• **Image and question records**
——

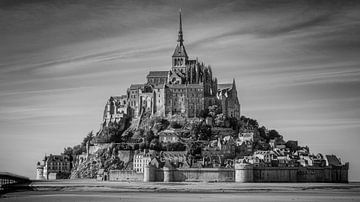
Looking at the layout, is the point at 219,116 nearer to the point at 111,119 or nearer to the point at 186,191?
the point at 111,119

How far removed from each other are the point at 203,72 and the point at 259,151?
56.3 ft

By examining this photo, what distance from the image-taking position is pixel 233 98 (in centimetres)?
8506

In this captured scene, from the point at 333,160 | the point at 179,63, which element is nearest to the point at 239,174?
the point at 333,160

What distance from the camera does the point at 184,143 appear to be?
75.8 meters

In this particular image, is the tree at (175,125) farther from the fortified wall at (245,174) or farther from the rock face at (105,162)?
the fortified wall at (245,174)

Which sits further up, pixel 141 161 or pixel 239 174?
pixel 141 161

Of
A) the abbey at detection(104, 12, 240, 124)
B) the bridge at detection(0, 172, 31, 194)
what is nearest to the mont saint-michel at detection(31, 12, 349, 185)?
the abbey at detection(104, 12, 240, 124)

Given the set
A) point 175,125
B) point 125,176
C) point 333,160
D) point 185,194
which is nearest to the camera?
point 185,194

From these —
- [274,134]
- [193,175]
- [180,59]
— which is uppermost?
[180,59]

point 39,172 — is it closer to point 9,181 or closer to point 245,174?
point 9,181

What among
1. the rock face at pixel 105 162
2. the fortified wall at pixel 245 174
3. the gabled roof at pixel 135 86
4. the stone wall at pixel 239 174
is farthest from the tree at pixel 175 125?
the stone wall at pixel 239 174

——

• **Exercise details**
Copy out the lines of the records word for word, from the line containing "In this captured" through the end of the records.

• **Exercise response**
In this captured scene, from the point at 333,160 | the point at 179,63, which element is nearest to the point at 239,174?
the point at 333,160

What distance from the camera does the point at 184,143 appear to be?
75.8 meters

In this particular image, is the tree at (175,125) farther from the fortified wall at (245,174) or farther from the rock face at (105,162)?
the fortified wall at (245,174)

Which sits further up, pixel 141 161 or pixel 239 174?
pixel 141 161

Of
A) the abbey at detection(104, 12, 240, 124)
B) the bridge at detection(0, 172, 31, 194)
what is nearest to the mont saint-michel at detection(31, 12, 349, 185)?
the abbey at detection(104, 12, 240, 124)

Given the set
A) point 175,125
B) point 125,176
C) point 333,160
D) point 185,194
which is nearest to the camera?
point 185,194

From these —
- [274,134]
- [193,175]
- [180,59]
— which is uppermost?
[180,59]

point 39,172 — is it closer to point 9,181 or closer to point 245,174?
point 9,181

What among
1. the rock face at pixel 105 162
2. the fortified wall at pixel 245 174
3. the gabled roof at pixel 135 86
4. the stone wall at pixel 239 174
is farthest from the tree at pixel 175 125?
the stone wall at pixel 239 174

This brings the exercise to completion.